Dettagli del compito:
Elenca ogni riga dei record che contiene la stringa "provided". Le maiuscole e le minuscole contano.

Voci estratte:
= = = =
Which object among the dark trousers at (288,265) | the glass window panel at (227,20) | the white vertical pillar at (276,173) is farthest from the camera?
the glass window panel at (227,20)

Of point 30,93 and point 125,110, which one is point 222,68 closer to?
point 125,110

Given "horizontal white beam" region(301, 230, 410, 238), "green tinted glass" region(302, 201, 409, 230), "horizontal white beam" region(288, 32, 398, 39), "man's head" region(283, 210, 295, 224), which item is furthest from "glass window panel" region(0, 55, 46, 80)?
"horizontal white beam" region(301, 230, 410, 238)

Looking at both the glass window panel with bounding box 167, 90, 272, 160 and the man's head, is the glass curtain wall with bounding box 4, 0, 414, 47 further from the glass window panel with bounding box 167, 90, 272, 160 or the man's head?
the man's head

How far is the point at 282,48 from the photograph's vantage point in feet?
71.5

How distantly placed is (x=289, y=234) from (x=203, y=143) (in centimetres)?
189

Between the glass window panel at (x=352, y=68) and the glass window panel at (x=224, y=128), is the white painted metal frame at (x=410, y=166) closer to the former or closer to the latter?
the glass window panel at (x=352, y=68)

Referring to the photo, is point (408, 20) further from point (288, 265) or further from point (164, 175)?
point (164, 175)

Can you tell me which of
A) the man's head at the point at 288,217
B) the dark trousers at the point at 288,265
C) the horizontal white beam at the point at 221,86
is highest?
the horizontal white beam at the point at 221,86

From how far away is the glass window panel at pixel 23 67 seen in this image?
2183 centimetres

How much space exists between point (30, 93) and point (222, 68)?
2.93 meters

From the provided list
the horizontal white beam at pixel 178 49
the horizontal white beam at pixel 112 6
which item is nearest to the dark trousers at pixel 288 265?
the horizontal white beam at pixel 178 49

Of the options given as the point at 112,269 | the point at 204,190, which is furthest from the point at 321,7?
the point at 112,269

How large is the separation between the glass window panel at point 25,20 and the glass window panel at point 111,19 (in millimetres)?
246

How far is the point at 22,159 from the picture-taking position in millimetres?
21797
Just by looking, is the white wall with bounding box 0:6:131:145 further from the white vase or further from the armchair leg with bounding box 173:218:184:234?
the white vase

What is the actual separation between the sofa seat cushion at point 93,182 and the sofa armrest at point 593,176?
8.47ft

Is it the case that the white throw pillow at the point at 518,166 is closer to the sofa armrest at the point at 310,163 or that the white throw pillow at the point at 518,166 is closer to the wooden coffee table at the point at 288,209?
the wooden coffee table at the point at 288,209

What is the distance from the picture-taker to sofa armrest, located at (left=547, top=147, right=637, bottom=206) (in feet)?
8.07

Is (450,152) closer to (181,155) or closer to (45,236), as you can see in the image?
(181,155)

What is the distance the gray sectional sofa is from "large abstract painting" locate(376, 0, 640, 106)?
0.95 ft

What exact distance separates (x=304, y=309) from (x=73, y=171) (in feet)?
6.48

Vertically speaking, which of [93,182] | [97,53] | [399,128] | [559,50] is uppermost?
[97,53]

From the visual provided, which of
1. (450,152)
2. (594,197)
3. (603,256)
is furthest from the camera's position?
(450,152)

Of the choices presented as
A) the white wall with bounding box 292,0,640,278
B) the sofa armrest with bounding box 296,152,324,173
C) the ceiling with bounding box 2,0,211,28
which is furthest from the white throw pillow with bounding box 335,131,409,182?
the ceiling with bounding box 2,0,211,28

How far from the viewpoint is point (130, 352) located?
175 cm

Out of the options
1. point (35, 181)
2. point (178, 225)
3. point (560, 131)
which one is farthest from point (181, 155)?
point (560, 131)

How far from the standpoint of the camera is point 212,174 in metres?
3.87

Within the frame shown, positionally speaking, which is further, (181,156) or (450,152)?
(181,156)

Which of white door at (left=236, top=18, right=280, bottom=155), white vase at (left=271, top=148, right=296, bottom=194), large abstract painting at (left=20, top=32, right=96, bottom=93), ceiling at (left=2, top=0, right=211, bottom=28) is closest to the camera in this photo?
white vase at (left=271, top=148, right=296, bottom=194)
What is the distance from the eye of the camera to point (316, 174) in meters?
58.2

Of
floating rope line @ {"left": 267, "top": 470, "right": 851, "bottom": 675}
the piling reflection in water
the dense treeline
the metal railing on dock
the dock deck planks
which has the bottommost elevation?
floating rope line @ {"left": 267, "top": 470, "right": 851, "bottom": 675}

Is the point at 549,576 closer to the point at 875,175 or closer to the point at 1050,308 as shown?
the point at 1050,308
= = = =
Soluzione dell'esercizio:
From the provided list
From the visual provided, which of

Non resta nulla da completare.